### Selected excerpt
If the acquisition had occurred on 1 January 2018, revenues in 2018 for the TOMRA Group would have increased with approximately 2 MNZD and EBIT would have decreased by approximately 1 MNZD.

There is no liability for contingent consideration in the Purchase Price Allocation.

No significant gain or loss has been recognized in BBC or in TOMRA Group, related to the acquisition of BBC in 2018.

BBCs activities are reported as part of TOMRA Sorting Solutions (Food).

NOTE 7 IFRS 15 implementation

Transition

IFRS 15 establishes a comprehensive framework for determining whether, how much and when, revenue is recognized. It replaced IAS 18 Revenue, IAS 11 Construction Contracts and related interpretations. TOMRA has adopted IFRS 15 using the modified retrospective method, with the effect of initially applying this standard recognized at the date of initial application (i.e. 1 January 2018). IFRS 15 is applied retrospectively only to contracts that are not completed as of 1 January 2018. As a result, TOMRA will not apply the requirements of IFRS 15 to the comparative period presented, and i.e. the information for 2017 is as previously presented under IAS 18 and IAS 11. The revenues presented for Q1 2018 would have been the same if reported under IAS 18 and IAS 11.

The Group has reviewed its contracts to consider if they have any effects of changing accounting principles to IFRS 15 1 January 2018. No effects have been identified based on this review.

Significant accounting policy

Revenue is measured based on the consideration specified in the contract with a customer. The TOMRA Group recognizes revenue when it transfers control over a product or service to a customer.

### Tasks
(A) According to the TOMRA report excerpt, which method did TOMRA use to adopt IFRS 15?
(B) Extend the TOMRA report excerpt, picking up after its last sentence on revenue recognition.
The listing that comes next has no role in this work.

### Dataset excerpt

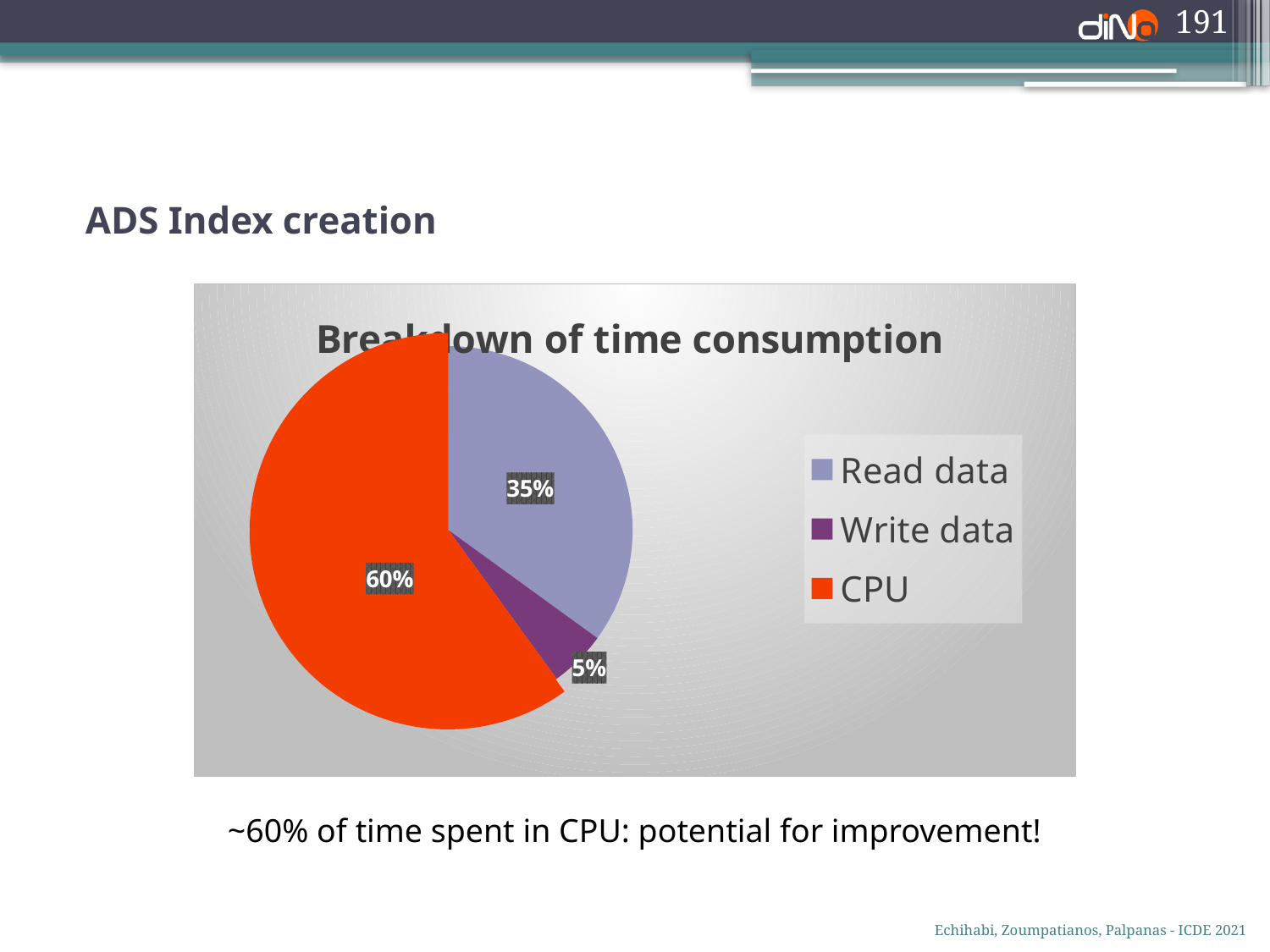
What share of time consumption does Read data account for? 35% What kind of chart is shown on the slide? Pie chart Which is larger, the share for Read data or the share for Write data? Read data What share of time consumption does CPU account for? 60% Which category has the smallest share of time consumption? Write data What is the difference between the CPU share and the Read data share? 25% Which category has the largest share of time consumption? CPU What is the title of the chart? Breakdown of time consumption What share of time consumption does Write data account for? 5% How many categories does the pie chart show? 3 What is the difference between the Read data share and the Write data share? 30% Which category is shown in orange-red in the pie chart? CPU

### Task-by-task answers
(A) The modified retrospective method.

(B)
Nature of goods and services

The following is a description of principal activities – separated by reportable segments – from which the TOMRA Group generates it revenues.

TOMRA Collection Solutions

The Collection Solutions segment principally generate revenue from sales or lease of Reverse Vending Machines (RVMs) and sales of service on the RVMs. RVMs and service may be sold separately or in bundled packages. Leasing of RVMs is considered to fall outside of IFRS 15 according to point 5.a.

For bundled packages TOMRA accounts for individual RVMs and services separately, since they are considered distinct. The consideration is allocated between separate products and services in a bundle based on their stand-alone selling prices.

The Collection Solution segment also generate revenue from material recovery which consists of pick-up, transportation, processing and sales of empty beverage containers on the US East Coast and in Canada. For the material recovery revenue consists of a processing & handling fee.

The last revenue source for the Collection Solution segment is the commodity revenues. This is sale of the collected material, alumina, plastic and glass.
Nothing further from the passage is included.